Fugitive ex-PM says Bangladesh vote risks deepening divide

DHAKA
Fugitive ex-PM says Bangladesh vote risks deepening divide

Bangladesh's fugitive ex-leader Sheikh Hasina warned on Wednesday that holding elections without her party, the first since her overthrow, was "sowing the seeds" of further division in her country.

In written responses to AFP, her first interview since being ousted, Hasina also condemned her crimes against humanity trial as a "jurisprudential joke," adding she believed a guilty verdict was "preordained."

Toppled in August 2024 by a student-led uprising that ended her 15-year autocratic rule, Hasina fled by helicopter as crowds stormed her palace.

The U.N. says up to 1,400 people were killed in crackdowns as she tried to cling to power, deaths now at the center of her trial.

The 78-year-old former prime minister has been in hiding ever since, hosted by old ally India.

But she remains defiant, and, in comments likely to enrage the many who say she made a ruthless bid to maintain power at all costs, she said she "mourned all the lives lost during the terrible days" when students were gunned down in the streets.
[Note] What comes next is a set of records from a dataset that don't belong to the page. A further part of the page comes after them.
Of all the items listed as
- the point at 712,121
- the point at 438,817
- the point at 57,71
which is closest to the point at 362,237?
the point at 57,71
She warned that the ban on her Awami League by the interim government of Nobel laureate Muhammad Yunus was deepening a political crisis in the country of 170 million people, ahead of elections slated for February 2026.

"Elections without the direct participation of all major parties, including the Awami League, cannot be credible," she said.

"Without the participation of the Awami League, he is sowing the seeds of future division in the country," she added.

"Yunus must reinstate the Awami League to give Bangladeshis the choice they deserve."